Since CMS “giveth” during the 2018–2022 period, CMS now has decided to “taketh away.” In the 340B remedy final reg, CMS announced a plan to pay back the 1,686 340B hospitals that saw reduced payments. Medicare Administrative Contractors will make a one-time lump sum payment to these hospitals totaling $9 billion within 60 days of receiving specific guidance from CMS. However, CMS also applied the same budget neutrality provision that it did during the 2018–2022 period in a reverse fashion. CMS estimates that all hospitals paid under the OPPS received a total of $7.8 billion in additional payments during that period. Now, CMS will claw back payments to recoup that $7.8 billion. You see: like gravity, what goes up must come down!
Beginning in CY 2026, CMS will reduce all OPPS payments for non-drug items and services to hospitals (except hospitals that enrolled in Medicare after 2018) by 0.5% each year until the $7.8 billion is offset. CMS estimates that this recoupment will take about 16 years.
CMS estimates that this blunt reduction to payment won’t have an immediate impact on hospitals and won’t be overly financially burdensome on impacted entities, especially those in rural communities. However, it is important to understand this reduction in light of other policies that artificially lower Medicare payments. One often-forgotten blunt instrument that applies to most Medicare payments, including OPPS payments, is sequestration. Every time the federal government cuts a check to a provider or facility for a service, the payment that the provider or facility would otherwise receive is reduced by 2%. That 2% cut, which was temporarily halted during the COVID-19 pandemic but has now been fully restored, will likely go on for years. It is currently set to expire six months into 2032 but may be extended.
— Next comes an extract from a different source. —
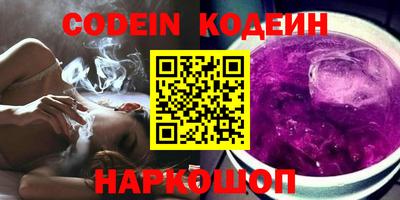 ПСИЛОЦИБИНОВЫЕ ГРИБЫ Наро-Фоминск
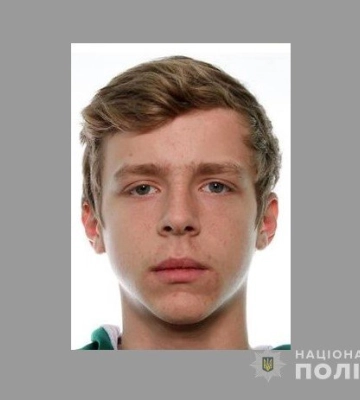 На Ківерцівщині поліцейські шукають безвісти зниклих мешканців району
With the 340B remedy, we now have another long-term reduction to add to the mix. While ending sequestration seems to be a “lost cause” at this point, it appears likely that hospitals will challenge the application of budget neutrality in the 340B remedy reg. In fact, litigation as to the remedy is ongoing: the Supreme Court remanded the original payment cut case back to the US District Court for the District of Columbia, and several other groups of hospitals filed lawsuits before this remedy reg was finalized. We will wait and see how these legal challenges play out and what the final outcome to the remedy policy is.
Before concluding, I want to note a scheduling change. Next week’s Regs & Eggs—or Regs & Turkey Legs—will come out on Wednesday since Thursday is Thanksgiving!
Until then, this is Jeffrey (and Katie) saying, enjoy reading regs with your eggs.